Until recently, the UK Government has been extremely close to passing legislation that would reform the Data Protection Act 2018 and UK General Data Protection Regulation. While both pieces of law do need reform (see our previous blog on this) we have become more and more concerned that the proposed amendments would not deliver the benefits the Government claimed and instead, cause more harm than good.

The Election called recently meant that the Bill was dropped and not carried through as part of the ‘end of Parliament washup’. This basically means that post the election, the incoming Government will need to re-introduce the Bill to Parliament and effectively ‘start again’ with the whole Parliamentary process.

Any incoming Government should take the opportunity to start again with any Data Protection reform ensuring we keep the good bits of GDPR, and improve the other bits so its works even better for the United Kingdom and the people and organisations within it.

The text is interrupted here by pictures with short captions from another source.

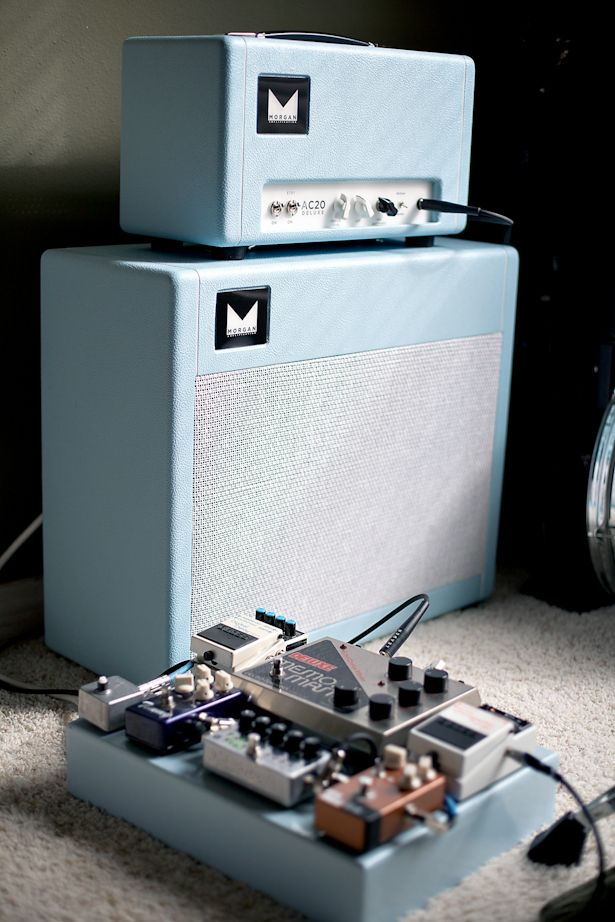 Morgan Amplification // AC20 Deluxe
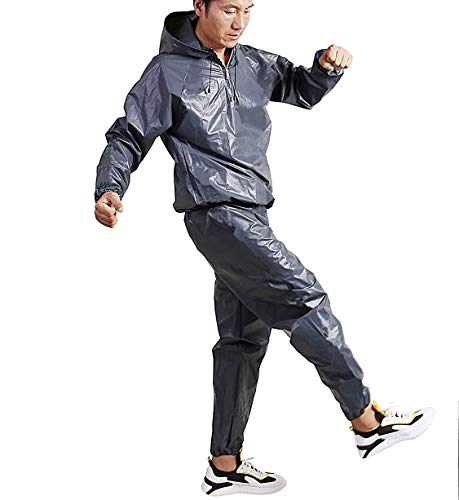 XINSHUN Weight Loss Sauna Suit Sweat More EVA Suits Hoodie Gym Fitness Workout for Women and Men(XL)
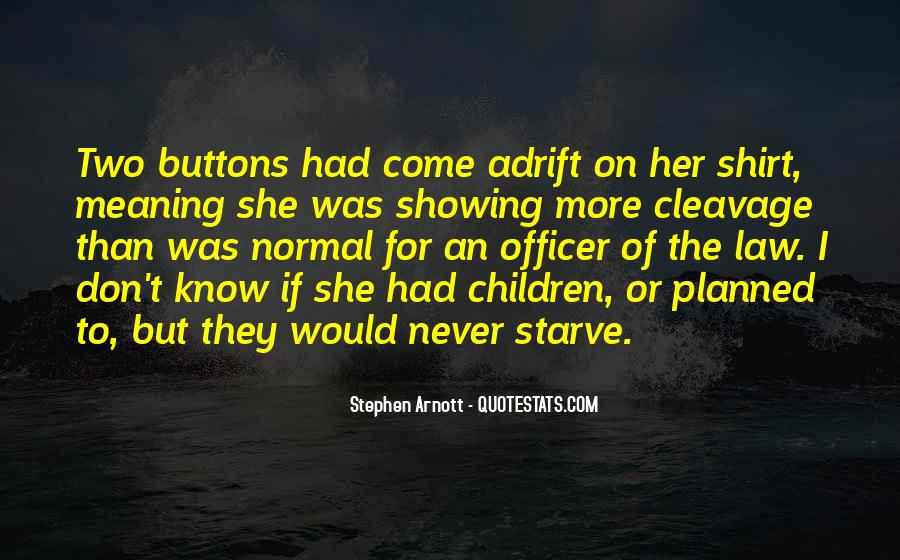 Quotes About Showing Cleavage #159176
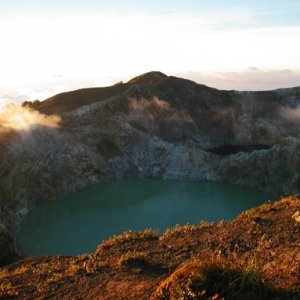 Mt. Kelimutu – Indonesia – La montagna dai laghi colorati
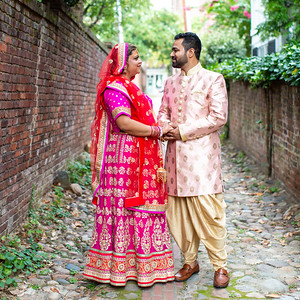 Swatee & Anurag's Bridal Portraits Quick Picks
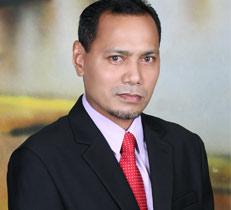 TN HJ. SHAHRIL BIN MUNIR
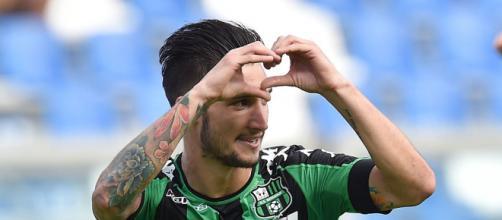 L'Inter ha trovato l'intesa con il Sassuolo per l'ingaggio di Politano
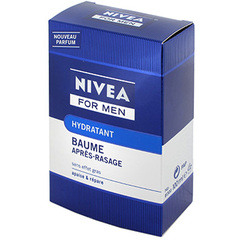 For men - Soin baume hydratant apres-rasage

Over the last few weeks Lighthouse IG and others have been working together to write an open letter/article to the Government outlining our concerns with the Bill and calling on a future Government to look at DP reform and controls on AI with industry, individuals and the profession in mind.

Some key things we wanted to see includes:

  • Revisiting changes to key definitions and requirements in the GDPR to ensure clarity of requirements and not the ‘muddying of the water’ or tinkering with the GDPR for tinkering sake.
  • Remove the provisions that weaken of ICO powers and independence as a regulator.
  • Take a wholistic approach to AI regulation by revisiting the proposed edits and look at a more comprehensive and aligned approach to AI regulation.
  • For a future Government, to revisit the consultation responses and take them into account (remove the idealistic ‘Brexit’ elements that look to change for change’s sake and not because it actually brings value or protects individual’s rights).

We were lucky to get support from some professional bodies and other key people in the Data Protection profession and the letter was published last week on the Campaign for Records website.

At the time of writing the election is still underway so we’ll see what Government get’s elected and therefore what the future of Data Protection (and AI regulation and others) looks like in the UK.